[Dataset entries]
>> BEGIN
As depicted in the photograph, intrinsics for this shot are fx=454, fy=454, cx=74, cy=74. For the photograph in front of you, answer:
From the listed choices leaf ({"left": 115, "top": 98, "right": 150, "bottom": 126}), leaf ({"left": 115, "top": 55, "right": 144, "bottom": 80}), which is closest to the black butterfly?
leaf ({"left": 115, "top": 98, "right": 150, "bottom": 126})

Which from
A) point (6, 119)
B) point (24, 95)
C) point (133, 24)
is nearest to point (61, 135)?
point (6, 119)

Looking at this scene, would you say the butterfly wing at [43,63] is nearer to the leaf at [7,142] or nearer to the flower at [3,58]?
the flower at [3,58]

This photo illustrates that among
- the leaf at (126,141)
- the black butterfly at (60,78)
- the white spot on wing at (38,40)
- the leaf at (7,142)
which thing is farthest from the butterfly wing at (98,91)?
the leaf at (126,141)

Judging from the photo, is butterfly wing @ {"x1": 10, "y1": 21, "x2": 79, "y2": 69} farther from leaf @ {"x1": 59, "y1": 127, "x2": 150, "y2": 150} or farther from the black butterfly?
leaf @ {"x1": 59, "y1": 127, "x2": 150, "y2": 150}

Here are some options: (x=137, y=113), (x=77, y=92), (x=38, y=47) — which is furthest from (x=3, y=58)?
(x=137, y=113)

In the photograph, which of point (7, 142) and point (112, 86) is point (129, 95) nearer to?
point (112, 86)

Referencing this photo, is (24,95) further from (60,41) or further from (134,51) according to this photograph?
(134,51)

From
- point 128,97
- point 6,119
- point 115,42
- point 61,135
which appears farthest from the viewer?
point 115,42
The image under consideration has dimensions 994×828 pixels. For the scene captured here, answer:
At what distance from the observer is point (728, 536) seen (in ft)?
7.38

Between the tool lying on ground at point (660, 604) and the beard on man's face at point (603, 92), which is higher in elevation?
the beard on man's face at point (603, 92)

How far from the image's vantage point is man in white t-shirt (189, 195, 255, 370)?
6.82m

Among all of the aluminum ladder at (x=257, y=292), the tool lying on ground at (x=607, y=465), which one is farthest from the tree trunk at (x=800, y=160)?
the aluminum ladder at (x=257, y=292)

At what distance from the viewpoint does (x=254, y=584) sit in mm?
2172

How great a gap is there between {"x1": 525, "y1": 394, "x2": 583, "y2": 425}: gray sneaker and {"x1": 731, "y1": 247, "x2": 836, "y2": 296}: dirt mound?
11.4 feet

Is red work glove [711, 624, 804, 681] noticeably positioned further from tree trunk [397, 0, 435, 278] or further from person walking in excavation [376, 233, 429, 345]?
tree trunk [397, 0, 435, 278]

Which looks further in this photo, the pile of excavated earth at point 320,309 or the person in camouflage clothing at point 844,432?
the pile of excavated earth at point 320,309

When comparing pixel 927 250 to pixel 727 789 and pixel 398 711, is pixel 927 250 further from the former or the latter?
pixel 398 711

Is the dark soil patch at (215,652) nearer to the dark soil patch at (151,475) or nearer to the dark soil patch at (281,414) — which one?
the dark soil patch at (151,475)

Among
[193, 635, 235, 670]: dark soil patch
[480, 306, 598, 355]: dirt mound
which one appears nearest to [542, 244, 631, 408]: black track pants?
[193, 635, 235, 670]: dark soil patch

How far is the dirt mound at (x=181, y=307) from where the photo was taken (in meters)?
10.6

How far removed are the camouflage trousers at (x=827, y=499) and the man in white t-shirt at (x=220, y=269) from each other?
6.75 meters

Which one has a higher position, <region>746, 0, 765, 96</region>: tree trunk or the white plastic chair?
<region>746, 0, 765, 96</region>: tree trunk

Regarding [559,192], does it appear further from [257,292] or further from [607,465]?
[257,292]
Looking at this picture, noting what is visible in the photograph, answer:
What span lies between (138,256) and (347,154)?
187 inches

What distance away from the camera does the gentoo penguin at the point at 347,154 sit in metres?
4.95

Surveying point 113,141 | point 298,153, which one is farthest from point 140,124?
>> END
# Work required
Make an exact copy of the material above.

# Result
As depicted in the photograph, intrinsics for this shot are fx=454, fy=454, cx=74, cy=74. For the photograph in front of you, answer:
From the listed choices leaf ({"left": 115, "top": 98, "right": 150, "bottom": 126}), leaf ({"left": 115, "top": 55, "right": 144, "bottom": 80}), which is closest to the black butterfly?
leaf ({"left": 115, "top": 98, "right": 150, "bottom": 126})

Which from
A) point (6, 119)
B) point (24, 95)
C) point (133, 24)
is nearest to point (61, 135)?
point (6, 119)

Looking at this scene, would you say the butterfly wing at [43,63] is nearer to the leaf at [7,142] or nearer to the flower at [3,58]?
the flower at [3,58]

This photo illustrates that among
- the leaf at (126,141)
- the black butterfly at (60,78)
- the white spot on wing at (38,40)
- the leaf at (7,142)
which thing is farthest from the butterfly wing at (98,91)?
the leaf at (126,141)

Judging from the photo, is butterfly wing @ {"x1": 10, "y1": 21, "x2": 79, "y2": 69} farther from leaf @ {"x1": 59, "y1": 127, "x2": 150, "y2": 150} or farther from the black butterfly?
leaf @ {"x1": 59, "y1": 127, "x2": 150, "y2": 150}

Here are some options: (x=137, y=113), (x=77, y=92), (x=38, y=47) — which is furthest from (x=3, y=58)?
(x=137, y=113)

In the photograph, which of point (7, 142) and point (112, 86) is point (129, 95) nearer to?
point (112, 86)

Referencing this photo, is (24,95) further from (60,41) or further from (134,51) according to this photograph?
(134,51)

From
- point 128,97
- point 6,119
- point 115,42
- point 61,135
which appears farthest from the viewer?
point 115,42
The image under consideration has dimensions 994×828 pixels. For the scene captured here, answer:
At what distance from the observer is point (728, 536) seen (in ft)?
7.38

Between the tool lying on ground at point (660, 604) and the beard on man's face at point (603, 92), which is higher in elevation?
the beard on man's face at point (603, 92)

How far from the image's vantage point is man in white t-shirt (189, 195, 255, 370)?
6.82m

Among all of the aluminum ladder at (x=257, y=292), the tool lying on ground at (x=607, y=465), which one is farthest from the tree trunk at (x=800, y=160)?
the aluminum ladder at (x=257, y=292)

At what distance from the viewpoint does (x=254, y=584) sit in mm?
2172

How great a gap is there between {"x1": 525, "y1": 394, "x2": 583, "y2": 425}: gray sneaker and {"x1": 731, "y1": 247, "x2": 836, "y2": 296}: dirt mound?
11.4 feet

Is red work glove [711, 624, 804, 681] noticeably positioned further from tree trunk [397, 0, 435, 278] or further from person walking in excavation [376, 233, 429, 345]?
tree trunk [397, 0, 435, 278]

Which looks further in this photo, the pile of excavated earth at point 320,309 or the person in camouflage clothing at point 844,432?
the pile of excavated earth at point 320,309

When comparing pixel 927 250 to pixel 727 789 and pixel 398 711, is pixel 927 250 further from the former or the latter?
pixel 398 711

Is the dark soil patch at (215,652) nearer to the dark soil patch at (151,475) or nearer to the dark soil patch at (281,414) — which one?
the dark soil patch at (151,475)

Among
[193, 635, 235, 670]: dark soil patch
[480, 306, 598, 355]: dirt mound
which one appears nearest to [542, 244, 631, 408]: black track pants?
[193, 635, 235, 670]: dark soil patch

How far is the dirt mound at (x=181, y=307) from where the photo was taken (in meters)?
10.6

How far removed are the camouflage trousers at (x=827, y=499) and the man in white t-shirt at (x=220, y=269) from each other?
6.75 meters

Which one has a higher position, <region>746, 0, 765, 96</region>: tree trunk or the white plastic chair?
<region>746, 0, 765, 96</region>: tree trunk

Regarding [559,192], does it appear further from [257,292] or further from [607,465]?
[257,292]
Looking at this picture, noting what is visible in the photograph, answer:
What span lies between (138,256) and (347,154)?
187 inches

What distance away from the camera does the gentoo penguin at the point at 347,154 sit in metres?
4.95

Surveying point 113,141 | point 298,153, which one is farthest from point 140,124?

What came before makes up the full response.